Abstract

Continuing our end-of-year tradition, the first three books reviewed this month are of broad psychological interest for your holiday enjoyment. With best wishes for the festive season. J. Beatson
To deal honestly with the memory, morality and psychology of the unprecedented event that was the Holocaust poses major challenges. Honesty demands that we tolerate induced altered mental states, altered frames of reference as we enter that world. That world redefined what it means to be human, with immediate relevance to post-September 11: what defines good and evil; faith and despair; trust and perfidy; trauma and repair. That world had, and continues to have, the power to disrupt our mental equilibrium, to elicit extreme coping mechanisms.

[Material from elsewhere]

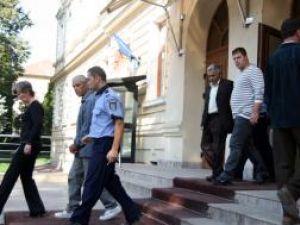 Plasatorii de valută falsă din Fălticeni rămân în arest pentru următoarele trei săptămâni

Cathy Caruth concluded Unclaimed experience [1] thus: ‘The passing on of the child's words transmit not simply a reality that can be grasped in these words' representation, but the ethical imperative of an awakening that has yet to occur.’ As a child psychiatrist and son of Holocaust survivors, not surprisingly, I was touched on many professional and personal levels by Dr Sophia Richman's memoir. Page by page, Richman emerges from her hidden life, as she reclaims Holocaust trauma, a childhood lived in attics, physical and psychological, her exiled mind awakening to ‘ordinary’ experiences.
What makes Richman's memoir so original is the brutal honesty with which she details mind-numbing experiences from Poland, to Paris and to New York; emotional deprivation in her family of origin; spouse abuse in her first marriage; growth through relationships including psychotherapies; becoming a psychologist and psychoanalyst; eventually reclaiming and, despite the odds, restoring an inner balance combined in a full life as an inspiring mother, wife and professional with unique insights. Her book raised many questions that demand urgent responses.

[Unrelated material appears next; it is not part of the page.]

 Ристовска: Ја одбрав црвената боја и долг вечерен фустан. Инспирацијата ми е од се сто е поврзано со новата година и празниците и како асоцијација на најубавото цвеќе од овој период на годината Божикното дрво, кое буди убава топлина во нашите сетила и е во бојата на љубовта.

How do we calculate the psychological effects of surviving massive trauma, like the Holocaust, on the surviving families and children? Who can calculate such effects for us? How do we reconcile these effects on our human rights for freedom from fear, despair, and amnesia? Who grants these rights? Is denial of the intergeneration transmission of trauma, handing down the unintegrated and the inaccessible feeling states from parents to children, a legitimate way for a culture to cope?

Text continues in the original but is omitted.